* [WORK ORDER]: In the Iowa appeals court opinion below, whom did the court appoint as guardian ad litem?

* [PASSAGE TO READ]:
Court of Appeals of Iowa
Oct 26, 2005
707 N.W.2d 337 (Iowa Ct. App. 2005)

Opinion

No. 5-608 / 05-0171

Filed October 26, 2005

Appeal from the Iowa District Court for Pottawattamie County, Gordon C. Abel, Judge.

A mother appeals from the physical care provisions of the decree dissolving the parties' marriage. AFFIRMED.

SueEllen Overton, Council Bluffs, for appellant.

Susan Christensen, Harlan, for appellee.

Heard by Vogel, P.J., and Zimmer and Miller, JJ.


Janese Osborn appeals from the physical care provisions of the decree dissolving her marriage to Curtis Osborn, which awarded Curtis physical care of the parties' two children. We affirm the district court.

I. Background Facts and Proceedings.

Curtis and Janese were married in 1988. They are the parents of two children: Joshua, born in 1991, and Justin, born in 1993. The family maintained their martial residence in Walnut, Iowa.

Joshua is an active, bright, and well-adjusted child. Justin was diagnosed with autism when he was three years old. His social interaction and communication skills are impaired. Although Justin has special educational needs, he is able to express himself, is doing well in school, and is involved in outside activities.

During the early years of the parties' marriage, Curtis was the family's sole income provider, and Janese cared for the children and the home. Janese was also the parent who primarily worked with the local area education agency in creating an individualized education plan for Justin. After Justin entered preschool, Janese obtained employment outside the home.

Although both parents were involved with the children's care, Janese continued to perform the greater portion of the childcare duties. Janese's work schedule allowed her to be at home during the afternoons and evenings. Curtis had several different employers during the marriage, and some of his positions required him to work long hours. Curtis was also involved in coaching, officiated at sporting events, and assisted his father in an auctioneering business.

Curtis filed a petition for dissolution in January 2004. Janese left the martial residence a few days later and moved to Avoca. During the separation the parties engaged in a shared care arrangement. The children maintained their primary residence in the marital home, and Curtis would ensure that the children arrived at school in Walnut each morning. Janese would then care for the children in Avoca from the end of her shift at work until Curtis arrived to take the children back to Walnut. In addition, Janese had the children's care one overnight each week and every other weekend.

In June 2004 Curtis filed an application for a guardian ad litem. On August 16, 2004, ten days prior to the dissolution hearing, the court followed the parties' joint recommendation and appointed Karen Mailander as guardian ad litem. Mailander interviewed the parties, the children, and Justin's teacher, and filed a report prior to trial. In her report Mailander recommended that the parties share physical care, and if a shared care arrangement was not viable, that Curtis receive physical care and Janese be awarded liberal visitation.

Prior to the hearing each party took steps to improve their availability for the children. Curtis obtained a new job, which would allow him to be available for the children after school. Janese located housing in Walnut.

In her answer to Curtis's petition, Janese stated that in 2005 she "anticipates moving which will result in a change of school districts." She has apparently abandoned any such intention.

* [RECORDS PROVIDED]:
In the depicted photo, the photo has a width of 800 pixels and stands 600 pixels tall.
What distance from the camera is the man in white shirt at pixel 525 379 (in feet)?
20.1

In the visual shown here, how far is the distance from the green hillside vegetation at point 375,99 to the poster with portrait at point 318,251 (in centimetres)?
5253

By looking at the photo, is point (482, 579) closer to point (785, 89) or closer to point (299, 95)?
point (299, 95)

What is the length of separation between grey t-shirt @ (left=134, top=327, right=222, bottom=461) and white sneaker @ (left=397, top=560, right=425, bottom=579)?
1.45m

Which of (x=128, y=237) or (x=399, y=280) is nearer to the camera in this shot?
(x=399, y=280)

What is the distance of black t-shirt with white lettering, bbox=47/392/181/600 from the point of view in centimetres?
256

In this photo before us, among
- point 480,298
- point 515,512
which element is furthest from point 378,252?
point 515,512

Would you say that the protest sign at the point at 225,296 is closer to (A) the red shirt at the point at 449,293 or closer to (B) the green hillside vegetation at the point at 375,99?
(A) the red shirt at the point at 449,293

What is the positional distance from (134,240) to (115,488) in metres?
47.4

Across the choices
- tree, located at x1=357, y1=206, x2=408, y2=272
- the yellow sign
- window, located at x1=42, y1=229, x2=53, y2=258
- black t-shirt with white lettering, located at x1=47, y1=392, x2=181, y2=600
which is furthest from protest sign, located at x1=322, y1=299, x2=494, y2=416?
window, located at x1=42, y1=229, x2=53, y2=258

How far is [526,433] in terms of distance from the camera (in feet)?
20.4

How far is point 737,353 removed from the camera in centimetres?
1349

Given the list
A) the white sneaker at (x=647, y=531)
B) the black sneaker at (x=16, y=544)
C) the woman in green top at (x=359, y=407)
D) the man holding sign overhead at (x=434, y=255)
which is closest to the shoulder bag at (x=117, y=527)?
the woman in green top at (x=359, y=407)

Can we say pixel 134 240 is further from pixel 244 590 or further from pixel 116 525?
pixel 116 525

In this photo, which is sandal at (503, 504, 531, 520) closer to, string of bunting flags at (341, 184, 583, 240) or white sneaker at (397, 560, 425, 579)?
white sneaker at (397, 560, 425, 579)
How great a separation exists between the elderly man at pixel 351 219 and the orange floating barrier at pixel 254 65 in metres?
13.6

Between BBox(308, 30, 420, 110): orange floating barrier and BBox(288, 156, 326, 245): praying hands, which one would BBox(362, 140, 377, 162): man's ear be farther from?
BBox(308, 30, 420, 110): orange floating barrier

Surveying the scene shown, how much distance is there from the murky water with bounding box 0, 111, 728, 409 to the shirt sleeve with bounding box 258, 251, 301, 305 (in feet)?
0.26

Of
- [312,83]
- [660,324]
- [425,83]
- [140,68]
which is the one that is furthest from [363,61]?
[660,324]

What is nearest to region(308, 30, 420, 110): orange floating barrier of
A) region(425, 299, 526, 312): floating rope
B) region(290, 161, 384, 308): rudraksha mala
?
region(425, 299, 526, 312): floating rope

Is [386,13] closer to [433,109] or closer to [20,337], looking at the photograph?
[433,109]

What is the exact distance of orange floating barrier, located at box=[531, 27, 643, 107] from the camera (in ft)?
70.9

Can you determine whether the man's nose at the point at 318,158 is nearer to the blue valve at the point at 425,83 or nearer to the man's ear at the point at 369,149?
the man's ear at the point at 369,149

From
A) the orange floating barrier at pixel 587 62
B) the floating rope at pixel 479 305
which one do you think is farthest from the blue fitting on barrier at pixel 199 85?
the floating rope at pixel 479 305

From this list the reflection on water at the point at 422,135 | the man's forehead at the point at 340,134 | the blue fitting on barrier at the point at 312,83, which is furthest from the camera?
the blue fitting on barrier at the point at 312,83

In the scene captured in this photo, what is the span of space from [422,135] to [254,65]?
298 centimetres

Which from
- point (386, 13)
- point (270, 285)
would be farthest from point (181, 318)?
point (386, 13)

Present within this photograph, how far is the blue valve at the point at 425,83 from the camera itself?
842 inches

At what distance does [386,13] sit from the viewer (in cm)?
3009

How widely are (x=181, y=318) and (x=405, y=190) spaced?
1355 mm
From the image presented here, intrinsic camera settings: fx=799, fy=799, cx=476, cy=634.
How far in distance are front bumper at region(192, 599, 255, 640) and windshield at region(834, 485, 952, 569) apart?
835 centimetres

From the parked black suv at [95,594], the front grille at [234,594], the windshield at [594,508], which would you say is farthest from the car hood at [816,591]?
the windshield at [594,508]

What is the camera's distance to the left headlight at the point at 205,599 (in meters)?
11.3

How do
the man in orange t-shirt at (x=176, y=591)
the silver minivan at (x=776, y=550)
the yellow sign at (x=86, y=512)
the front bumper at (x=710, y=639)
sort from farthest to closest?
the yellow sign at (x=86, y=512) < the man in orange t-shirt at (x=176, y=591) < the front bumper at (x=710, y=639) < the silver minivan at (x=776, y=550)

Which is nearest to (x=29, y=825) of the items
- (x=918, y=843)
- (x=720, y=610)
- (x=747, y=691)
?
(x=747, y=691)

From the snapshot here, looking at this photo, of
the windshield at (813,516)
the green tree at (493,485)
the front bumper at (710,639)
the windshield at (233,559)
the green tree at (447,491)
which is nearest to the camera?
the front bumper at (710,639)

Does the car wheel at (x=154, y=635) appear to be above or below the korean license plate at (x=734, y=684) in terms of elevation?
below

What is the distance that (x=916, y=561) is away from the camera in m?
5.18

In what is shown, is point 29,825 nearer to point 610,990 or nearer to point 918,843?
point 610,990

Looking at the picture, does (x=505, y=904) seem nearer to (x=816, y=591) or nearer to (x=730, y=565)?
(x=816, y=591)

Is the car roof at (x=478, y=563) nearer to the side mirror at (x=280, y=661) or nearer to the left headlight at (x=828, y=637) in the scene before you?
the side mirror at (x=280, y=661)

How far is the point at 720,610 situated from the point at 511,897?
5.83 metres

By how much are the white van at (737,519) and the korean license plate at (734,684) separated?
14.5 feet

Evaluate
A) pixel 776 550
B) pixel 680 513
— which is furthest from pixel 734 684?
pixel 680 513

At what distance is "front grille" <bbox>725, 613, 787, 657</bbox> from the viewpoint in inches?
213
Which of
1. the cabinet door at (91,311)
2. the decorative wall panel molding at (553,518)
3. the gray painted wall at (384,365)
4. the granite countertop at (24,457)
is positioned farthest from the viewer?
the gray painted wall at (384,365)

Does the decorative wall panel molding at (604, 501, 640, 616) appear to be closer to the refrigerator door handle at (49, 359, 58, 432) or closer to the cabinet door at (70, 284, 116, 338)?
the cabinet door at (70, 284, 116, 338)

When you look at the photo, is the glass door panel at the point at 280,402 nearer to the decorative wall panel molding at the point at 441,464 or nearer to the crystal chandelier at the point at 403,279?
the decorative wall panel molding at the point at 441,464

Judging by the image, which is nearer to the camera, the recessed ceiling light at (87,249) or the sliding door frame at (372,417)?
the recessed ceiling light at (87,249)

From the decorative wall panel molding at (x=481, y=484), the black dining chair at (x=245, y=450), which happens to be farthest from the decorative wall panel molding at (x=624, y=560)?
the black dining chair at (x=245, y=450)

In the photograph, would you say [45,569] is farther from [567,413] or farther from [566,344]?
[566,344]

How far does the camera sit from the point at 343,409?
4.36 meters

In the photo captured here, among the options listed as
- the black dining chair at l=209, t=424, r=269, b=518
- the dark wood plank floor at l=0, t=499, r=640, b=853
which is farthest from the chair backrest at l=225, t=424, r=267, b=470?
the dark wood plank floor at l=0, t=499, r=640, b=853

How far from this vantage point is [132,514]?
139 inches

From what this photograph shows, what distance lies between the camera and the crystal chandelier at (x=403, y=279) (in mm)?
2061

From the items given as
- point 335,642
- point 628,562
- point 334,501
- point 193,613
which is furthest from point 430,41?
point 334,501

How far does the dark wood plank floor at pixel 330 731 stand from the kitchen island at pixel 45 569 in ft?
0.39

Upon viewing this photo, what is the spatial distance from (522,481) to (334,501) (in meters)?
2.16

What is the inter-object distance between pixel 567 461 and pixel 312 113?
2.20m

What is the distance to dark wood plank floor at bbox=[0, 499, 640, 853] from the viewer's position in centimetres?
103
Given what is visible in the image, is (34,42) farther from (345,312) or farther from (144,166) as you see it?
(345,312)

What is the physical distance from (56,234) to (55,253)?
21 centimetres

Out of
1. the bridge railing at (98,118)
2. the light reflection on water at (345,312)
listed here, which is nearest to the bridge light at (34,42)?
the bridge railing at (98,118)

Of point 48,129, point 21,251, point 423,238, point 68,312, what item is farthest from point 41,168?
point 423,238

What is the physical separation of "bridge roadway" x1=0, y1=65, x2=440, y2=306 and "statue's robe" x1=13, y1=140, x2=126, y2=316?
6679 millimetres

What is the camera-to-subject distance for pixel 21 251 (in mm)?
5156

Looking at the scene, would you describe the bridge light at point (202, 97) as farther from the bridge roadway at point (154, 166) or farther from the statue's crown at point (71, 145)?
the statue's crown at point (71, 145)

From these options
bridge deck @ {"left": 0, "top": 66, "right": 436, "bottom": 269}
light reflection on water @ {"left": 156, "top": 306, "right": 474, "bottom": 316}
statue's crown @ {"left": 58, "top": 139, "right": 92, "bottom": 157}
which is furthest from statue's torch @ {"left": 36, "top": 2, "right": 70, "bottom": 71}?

* [OUTPUT OF THE TASK]: Karen Mailander